The survey encourages universities to integrate skills in degree courses as “universities cannot remain isolated from the society”.
“One size cannot fit all. Our university systems work on elitist courses. If we’re promoting the concept of Swacch Bharat, we need to teach children on how to build scientific and cheap toilets. However, such things are construed as socially of a lower level. Local issues and livelihood generation can prove an important component of revenue model,” said B N Jagtap.
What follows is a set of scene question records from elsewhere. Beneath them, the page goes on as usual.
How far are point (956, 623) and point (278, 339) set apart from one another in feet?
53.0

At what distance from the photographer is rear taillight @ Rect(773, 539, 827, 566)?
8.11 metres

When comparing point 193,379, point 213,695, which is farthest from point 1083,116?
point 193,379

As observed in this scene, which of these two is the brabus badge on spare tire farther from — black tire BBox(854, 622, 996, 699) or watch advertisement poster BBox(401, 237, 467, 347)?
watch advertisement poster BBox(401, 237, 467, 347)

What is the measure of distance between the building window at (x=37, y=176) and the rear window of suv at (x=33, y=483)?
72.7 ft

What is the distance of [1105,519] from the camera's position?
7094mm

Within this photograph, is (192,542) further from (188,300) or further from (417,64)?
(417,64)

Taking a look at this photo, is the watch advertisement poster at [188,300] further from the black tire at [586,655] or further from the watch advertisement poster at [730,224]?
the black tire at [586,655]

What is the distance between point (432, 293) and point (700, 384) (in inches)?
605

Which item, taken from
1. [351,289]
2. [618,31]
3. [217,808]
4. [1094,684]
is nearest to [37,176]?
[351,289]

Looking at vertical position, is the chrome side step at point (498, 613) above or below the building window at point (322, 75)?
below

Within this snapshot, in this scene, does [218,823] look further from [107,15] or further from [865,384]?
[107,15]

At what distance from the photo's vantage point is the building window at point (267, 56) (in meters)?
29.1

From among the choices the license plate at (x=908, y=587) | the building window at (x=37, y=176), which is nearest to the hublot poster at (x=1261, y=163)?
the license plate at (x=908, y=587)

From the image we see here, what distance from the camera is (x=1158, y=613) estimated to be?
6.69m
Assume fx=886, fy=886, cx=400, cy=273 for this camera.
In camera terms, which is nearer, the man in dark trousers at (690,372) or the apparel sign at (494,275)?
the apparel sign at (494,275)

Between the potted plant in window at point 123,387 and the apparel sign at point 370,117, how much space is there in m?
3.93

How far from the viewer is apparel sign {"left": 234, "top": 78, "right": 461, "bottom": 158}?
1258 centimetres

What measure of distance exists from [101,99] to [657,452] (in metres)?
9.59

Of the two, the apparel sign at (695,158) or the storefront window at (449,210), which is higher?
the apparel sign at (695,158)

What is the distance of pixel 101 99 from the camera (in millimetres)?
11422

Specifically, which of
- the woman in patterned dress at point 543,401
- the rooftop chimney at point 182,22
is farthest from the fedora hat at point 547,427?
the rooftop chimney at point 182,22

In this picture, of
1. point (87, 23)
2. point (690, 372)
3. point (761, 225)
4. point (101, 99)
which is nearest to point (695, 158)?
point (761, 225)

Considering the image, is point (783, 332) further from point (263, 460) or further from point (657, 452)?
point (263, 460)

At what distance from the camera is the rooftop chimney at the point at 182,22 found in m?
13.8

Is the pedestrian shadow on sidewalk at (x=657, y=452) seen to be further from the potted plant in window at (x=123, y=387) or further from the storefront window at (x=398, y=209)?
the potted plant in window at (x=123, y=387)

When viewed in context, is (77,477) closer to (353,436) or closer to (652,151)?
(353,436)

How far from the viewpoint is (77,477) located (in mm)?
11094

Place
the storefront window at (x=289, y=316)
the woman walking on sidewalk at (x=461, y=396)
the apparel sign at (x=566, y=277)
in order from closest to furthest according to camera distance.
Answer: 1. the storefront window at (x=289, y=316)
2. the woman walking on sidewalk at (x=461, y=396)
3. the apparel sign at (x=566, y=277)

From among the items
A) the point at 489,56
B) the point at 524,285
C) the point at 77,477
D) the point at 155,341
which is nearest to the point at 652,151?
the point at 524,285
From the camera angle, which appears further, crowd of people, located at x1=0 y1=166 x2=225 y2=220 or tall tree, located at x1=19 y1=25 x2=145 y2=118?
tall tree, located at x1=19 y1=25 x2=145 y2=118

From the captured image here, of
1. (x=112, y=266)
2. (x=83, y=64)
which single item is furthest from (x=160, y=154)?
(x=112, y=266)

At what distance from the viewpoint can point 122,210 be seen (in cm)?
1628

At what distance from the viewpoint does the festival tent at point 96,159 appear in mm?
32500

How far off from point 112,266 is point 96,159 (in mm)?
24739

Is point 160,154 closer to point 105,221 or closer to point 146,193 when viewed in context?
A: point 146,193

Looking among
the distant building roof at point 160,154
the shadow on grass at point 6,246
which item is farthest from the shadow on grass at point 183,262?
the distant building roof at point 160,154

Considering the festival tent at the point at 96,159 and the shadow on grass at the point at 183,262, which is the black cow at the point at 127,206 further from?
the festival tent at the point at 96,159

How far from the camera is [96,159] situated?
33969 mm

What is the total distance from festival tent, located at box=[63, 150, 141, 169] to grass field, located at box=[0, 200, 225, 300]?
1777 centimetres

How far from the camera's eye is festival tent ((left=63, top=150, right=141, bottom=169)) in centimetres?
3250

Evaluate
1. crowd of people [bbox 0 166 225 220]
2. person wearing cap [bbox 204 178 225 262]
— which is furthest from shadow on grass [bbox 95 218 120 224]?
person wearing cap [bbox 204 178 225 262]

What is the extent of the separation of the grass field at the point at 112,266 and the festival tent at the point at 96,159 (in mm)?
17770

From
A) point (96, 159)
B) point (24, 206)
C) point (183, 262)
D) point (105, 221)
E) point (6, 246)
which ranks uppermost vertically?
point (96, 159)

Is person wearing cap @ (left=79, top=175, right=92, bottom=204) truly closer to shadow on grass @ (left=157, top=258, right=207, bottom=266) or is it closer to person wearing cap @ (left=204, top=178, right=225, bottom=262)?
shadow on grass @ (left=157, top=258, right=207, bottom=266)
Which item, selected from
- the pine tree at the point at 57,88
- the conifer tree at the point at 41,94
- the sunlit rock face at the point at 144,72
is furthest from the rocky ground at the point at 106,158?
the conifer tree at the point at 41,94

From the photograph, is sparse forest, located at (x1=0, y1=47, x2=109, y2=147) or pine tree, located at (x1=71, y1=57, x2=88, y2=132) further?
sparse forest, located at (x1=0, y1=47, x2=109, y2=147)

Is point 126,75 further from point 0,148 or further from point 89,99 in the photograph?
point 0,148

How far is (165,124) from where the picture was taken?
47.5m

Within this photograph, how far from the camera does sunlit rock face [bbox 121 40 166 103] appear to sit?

Some of the themes suggested by the authors to state universities for future include process optimization for jaggery industry, processing of jackfruit for Shivaji University, Kolhapur (SUK), career rehabilitation of disabled soldiers for Savitribai Phule Pune University (SPPU), heritage walks to promote tourism for SPPU, Mumbai University (MU), tribal art and handicraft for Dr Babasaheb Ambedkar Marathwada University (BAMU), and tourism promotion SPPU, MU, BAMU, and Punyashlok Ahilyadevi Holkar Solapur University (PASHU).
The survey also brings to light the dismal participation of state varsities in international games. During the years between 2015-2018, only five students from MU participated in Asian Games.
MU has the highest number of faculty involved in industrial projects (327) and MoUs with industry (252), followed by SUK. Only five departments of MU, and only 55 of its over 800 colleges have been academically audited for its teaching and learning process.
The survey points out, “Percentage of colleges graded A and above among the accredited colleges is another yardstick to assess the quality of higher education. Out of 1,140 accredited colleges in Maharashtra, only 350 colleges (30.7 per cent) have secured A grade and above.”